Perez paid this money for approximately five years. In 2000, however, tired of paying the gang, Perez decided to leave for the United States. Because he could not afford to bring his wife and two children with him, Perez planned to send for them when he had earned enough money.

When the extorted payments ceased, the gang sent one of its members, Mauricio Ismael, to harass Boj. Ismael raped Boj repeatedly over the course of three months. Boj became pregnant as a result but miscarried after being beaten by Ismael. Boj never reported these crimes to the government in Guatemala, because, she testified, of her belief that the government ignores complaints from indigenous women.

Eventually, Perez sent money to Boj so that she and their children could join him in the United States. After her arrival, Boj was treated for mental health problems arising from her experiences in Guatemala.

In support of their requests for withholding of removal, Perez and Boj submitted documentary evidence of country conditions in Guatemala, including a U.S. Department of State Country Report for 2006. This evidence revealed that “societal violence [in Guatemala] was widespread” with non-state actors (including gangs) committing “hundreds of killings and other crimes.” The gangs preyed on women in particular, with authorities attributing to gangs many of the gender-based crimes, including sexual assault and murder. The evidence also indicated, however, that the Guatemalan government had made efforts to combat the gang menace. A 2005 report stated that Guatemala’s president supported “both strengthening law enforcement capacity to combat criminal gangs, and expanding gang prevention and social rehabilitation programs.” It also noted that the “Guatemalan Congress is considering tough anti-gang legislation that would try gang members ages 12 and older as adults, and establish lengthy sentences for gang leaders.”

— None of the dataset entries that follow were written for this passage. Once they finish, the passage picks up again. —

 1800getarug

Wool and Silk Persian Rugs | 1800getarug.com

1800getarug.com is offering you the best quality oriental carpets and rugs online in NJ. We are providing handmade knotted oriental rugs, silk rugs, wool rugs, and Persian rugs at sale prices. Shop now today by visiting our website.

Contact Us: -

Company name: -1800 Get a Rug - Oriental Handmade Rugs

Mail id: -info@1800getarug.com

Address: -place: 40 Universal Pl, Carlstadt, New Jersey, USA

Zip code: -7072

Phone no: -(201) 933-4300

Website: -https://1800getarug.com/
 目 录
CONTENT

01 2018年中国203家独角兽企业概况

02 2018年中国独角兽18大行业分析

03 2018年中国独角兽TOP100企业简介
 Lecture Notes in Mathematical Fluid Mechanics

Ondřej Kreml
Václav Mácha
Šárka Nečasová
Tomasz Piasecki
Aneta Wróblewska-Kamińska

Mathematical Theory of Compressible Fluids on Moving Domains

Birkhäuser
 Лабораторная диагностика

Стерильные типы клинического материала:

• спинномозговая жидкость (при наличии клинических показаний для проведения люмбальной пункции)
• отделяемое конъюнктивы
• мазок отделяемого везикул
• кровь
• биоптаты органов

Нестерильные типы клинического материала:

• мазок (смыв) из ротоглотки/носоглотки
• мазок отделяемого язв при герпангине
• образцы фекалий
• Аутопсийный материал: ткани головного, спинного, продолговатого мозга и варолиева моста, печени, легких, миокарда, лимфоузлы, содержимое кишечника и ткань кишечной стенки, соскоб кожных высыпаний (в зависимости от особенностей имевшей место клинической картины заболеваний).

As stated, the IJ rejected the petitioners’ withholding claims, and the BIA affirmed.

II. Discussion

A. Standards of review

We review the agency’s findings of fact under the “substantial evidence” standard, upholding those findings “if supported by reasonable, substantial, and probative evidence on the record considered as a whole.” Castillo-Diaz v. Holder, 562 F.3d 23, 26 (1st Cir.2009) (internal quotation marks omitted). This standard of review is deferential; we will reverse only if the record evidence would compel a reasonable factfinder to make a contrary determination. 8 U.S.C. § 1252(b)(4)(B). We review the agency’s abstract legal determinations de novo. Lopez-Castro v. Holder, 577 F.3d 49, 52 (1st Cir.2009). We accord deference, however, to the agency’s reasonable interpretations of statutes and regulations that fall within its purview. Id.

In the cases before us, the BIA affirmed the decisions of the IJ with written decisions of its own. In such cases, we review the BIA’s decisions, in addition to any portions of the IJ’s decisions adopted by the Board. Kho v. Keisler, 505 F.3d 50, 53 (1st Cir.2007).

*498 B. Withholding of removal

To qualify for withholding of removal, an alien must prove that, if she is repatriated, it is more likely than not that she will be persecuted on account of one of five protected grounds: race, religion, nationality, membership in a particular social group or political opinion. Pan v. Gonzales, 489 F.3d 80, 85-86 (1st Cir.2007). To qualify as persecution, a petitioner’s experience “must rise above unpleasantness, harassment, and even basic suffering.” Decky v. Holder, 587 F.3d 104, 110 (1st Cir.2009). Moreover, “[p]ersecution, within the context of the immigration statutes, does not include all treatment that our society regards as unfair, unjust, or even unlawful or unconstitutional.” Id. (quoting Kho v. Keisler, 505 F.3d 50, 58 (1st Cir.2007)).